* [Exercise aim] Please turn every line of the listing below into a numbered list, leaving out the blank lines.

* [Records supplied]

--------------------------------------------------

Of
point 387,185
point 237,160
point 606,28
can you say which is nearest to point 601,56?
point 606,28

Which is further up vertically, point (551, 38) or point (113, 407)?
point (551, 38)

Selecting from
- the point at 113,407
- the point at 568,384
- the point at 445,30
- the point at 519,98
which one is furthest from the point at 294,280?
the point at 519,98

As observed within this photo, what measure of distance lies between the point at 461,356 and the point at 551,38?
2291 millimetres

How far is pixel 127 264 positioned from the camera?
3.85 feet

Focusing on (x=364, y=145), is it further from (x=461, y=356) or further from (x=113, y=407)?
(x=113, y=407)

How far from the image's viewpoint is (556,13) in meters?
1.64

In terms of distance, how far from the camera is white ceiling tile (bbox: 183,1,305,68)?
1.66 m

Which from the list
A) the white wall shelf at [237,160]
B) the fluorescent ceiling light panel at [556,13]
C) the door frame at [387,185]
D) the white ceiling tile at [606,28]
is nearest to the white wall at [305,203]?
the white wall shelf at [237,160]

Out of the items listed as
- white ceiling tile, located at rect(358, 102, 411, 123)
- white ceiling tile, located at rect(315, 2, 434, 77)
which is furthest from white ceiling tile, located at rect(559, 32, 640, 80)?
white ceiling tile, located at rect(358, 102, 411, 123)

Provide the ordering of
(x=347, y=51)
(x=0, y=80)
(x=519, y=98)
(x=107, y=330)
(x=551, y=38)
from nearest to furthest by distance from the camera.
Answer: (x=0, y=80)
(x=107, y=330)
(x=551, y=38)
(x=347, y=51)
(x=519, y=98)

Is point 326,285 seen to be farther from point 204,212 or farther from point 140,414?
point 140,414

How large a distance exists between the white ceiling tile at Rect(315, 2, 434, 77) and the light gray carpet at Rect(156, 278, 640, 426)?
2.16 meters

--------------------------------------------------

* [Finished task]
1. Of
2. point 387,185
3. point 237,160
4. point 606,28
5. can you say which is nearest to point 601,56?
6. point 606,28
7. Which is further up vertically, point (551, 38) or point (113, 407)?
8. point (551, 38)
9. Selecting from
10. - the point at 113,407
11. - the point at 568,384
12. - the point at 445,30
13. - the point at 519,98
14. which one is furthest from the point at 294,280?
15. the point at 519,98
16. As observed within this photo, what measure of distance lies between the point at 461,356 and the point at 551,38?
17. 2291 millimetres
18. How far is pixel 127 264 positioned from the camera?
19. 3.85 feet
20. Focusing on (x=364, y=145), is it further from (x=461, y=356) or further from (x=113, y=407)?
21. (x=113, y=407)
22. How far from the image's viewpoint is (556,13) in meters?
23. 1.64
24. In terms of distance, how far from the camera is white ceiling tile (bbox: 183,1,305,68)?
25. 1.66 m
26. Which from the list
27. A) the white wall shelf at [237,160]
28. B) the fluorescent ceiling light panel at [556,13]
29. C) the door frame at [387,185]
30. D) the white ceiling tile at [606,28]
31. is nearest to the white wall at [305,203]?
32. the white wall shelf at [237,160]
33. Out of the items listed as
34. - white ceiling tile, located at rect(358, 102, 411, 123)
35. - white ceiling tile, located at rect(315, 2, 434, 77)
36. which is furthest from white ceiling tile, located at rect(559, 32, 640, 80)?
37. white ceiling tile, located at rect(358, 102, 411, 123)
38. Provide the ordering of
39. (x=347, y=51)
40. (x=0, y=80)
41. (x=519, y=98)
42. (x=107, y=330)
43. (x=551, y=38)
44. from nearest to furthest by distance from the camera.
45. Answer: (x=0, y=80)
46. (x=107, y=330)
47. (x=551, y=38)
48. (x=347, y=51)
49. (x=519, y=98)
50. Is point 326,285 seen to be farther from point 204,212 or farther from point 140,414?
51. point 140,414
52. How large a distance exists between the white ceiling tile at Rect(315, 2, 434, 77) and the light gray carpet at Rect(156, 278, 640, 426)?
53. 2.16 meters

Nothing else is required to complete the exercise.